--- WORK TO BE COMPLETED ---
The number of lines below containing the word "divergens" is all that should be returned.

--- RECORDS FOR THIS EXERCISE ---
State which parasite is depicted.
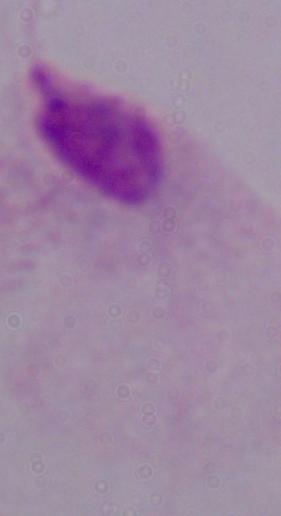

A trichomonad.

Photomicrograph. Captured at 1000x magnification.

---

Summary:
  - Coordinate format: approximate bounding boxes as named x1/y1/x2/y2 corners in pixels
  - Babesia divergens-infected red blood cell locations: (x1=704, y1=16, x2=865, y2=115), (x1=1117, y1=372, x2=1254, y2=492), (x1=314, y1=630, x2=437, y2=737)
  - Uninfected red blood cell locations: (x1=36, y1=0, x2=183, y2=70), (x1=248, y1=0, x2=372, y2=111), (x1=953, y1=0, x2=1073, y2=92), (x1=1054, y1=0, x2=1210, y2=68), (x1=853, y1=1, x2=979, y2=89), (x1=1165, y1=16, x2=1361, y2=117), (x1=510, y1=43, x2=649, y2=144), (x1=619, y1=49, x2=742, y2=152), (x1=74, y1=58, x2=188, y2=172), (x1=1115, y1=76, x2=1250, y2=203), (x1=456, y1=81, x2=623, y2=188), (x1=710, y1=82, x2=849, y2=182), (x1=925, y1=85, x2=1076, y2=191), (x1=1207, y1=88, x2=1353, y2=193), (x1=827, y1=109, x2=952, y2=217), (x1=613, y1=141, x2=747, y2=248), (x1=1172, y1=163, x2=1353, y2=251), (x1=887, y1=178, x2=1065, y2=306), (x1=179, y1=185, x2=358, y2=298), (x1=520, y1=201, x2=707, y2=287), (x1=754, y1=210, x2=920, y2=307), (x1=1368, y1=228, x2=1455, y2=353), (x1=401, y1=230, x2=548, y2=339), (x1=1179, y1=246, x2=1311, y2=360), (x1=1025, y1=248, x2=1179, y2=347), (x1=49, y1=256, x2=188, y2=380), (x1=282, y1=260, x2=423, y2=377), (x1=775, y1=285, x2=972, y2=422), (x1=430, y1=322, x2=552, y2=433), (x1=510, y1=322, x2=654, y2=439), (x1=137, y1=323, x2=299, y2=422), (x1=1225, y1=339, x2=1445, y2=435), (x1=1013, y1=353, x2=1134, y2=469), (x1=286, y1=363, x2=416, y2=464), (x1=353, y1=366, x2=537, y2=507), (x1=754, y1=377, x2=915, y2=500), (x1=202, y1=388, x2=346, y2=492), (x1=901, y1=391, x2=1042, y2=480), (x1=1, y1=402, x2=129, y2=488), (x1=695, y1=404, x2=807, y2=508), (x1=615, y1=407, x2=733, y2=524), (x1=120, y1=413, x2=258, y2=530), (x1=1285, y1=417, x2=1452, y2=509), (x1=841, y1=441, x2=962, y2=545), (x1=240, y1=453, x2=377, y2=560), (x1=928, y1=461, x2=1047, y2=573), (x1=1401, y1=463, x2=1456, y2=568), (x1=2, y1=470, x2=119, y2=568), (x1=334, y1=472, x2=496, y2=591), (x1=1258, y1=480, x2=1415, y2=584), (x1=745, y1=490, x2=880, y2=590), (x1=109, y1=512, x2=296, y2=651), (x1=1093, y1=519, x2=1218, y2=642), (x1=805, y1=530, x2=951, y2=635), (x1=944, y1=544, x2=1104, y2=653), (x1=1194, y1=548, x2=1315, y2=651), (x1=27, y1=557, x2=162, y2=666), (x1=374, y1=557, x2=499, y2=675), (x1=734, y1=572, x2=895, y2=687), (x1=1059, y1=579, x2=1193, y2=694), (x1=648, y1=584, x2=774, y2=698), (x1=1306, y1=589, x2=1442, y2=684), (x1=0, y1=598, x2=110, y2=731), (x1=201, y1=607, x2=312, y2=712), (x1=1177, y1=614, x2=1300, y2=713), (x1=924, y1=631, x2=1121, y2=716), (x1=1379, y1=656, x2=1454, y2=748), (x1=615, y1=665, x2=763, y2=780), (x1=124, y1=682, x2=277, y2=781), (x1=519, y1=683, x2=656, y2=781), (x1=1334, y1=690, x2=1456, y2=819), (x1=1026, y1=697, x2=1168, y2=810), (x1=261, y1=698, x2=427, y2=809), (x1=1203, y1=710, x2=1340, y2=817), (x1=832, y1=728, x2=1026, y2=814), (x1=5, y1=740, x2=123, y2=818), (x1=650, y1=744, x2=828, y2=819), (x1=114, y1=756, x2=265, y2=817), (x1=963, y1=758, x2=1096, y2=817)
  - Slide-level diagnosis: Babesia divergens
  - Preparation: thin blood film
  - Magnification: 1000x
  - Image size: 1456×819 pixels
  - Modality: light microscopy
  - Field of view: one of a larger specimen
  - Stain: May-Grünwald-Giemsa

--- TASK RESPONSE ---
2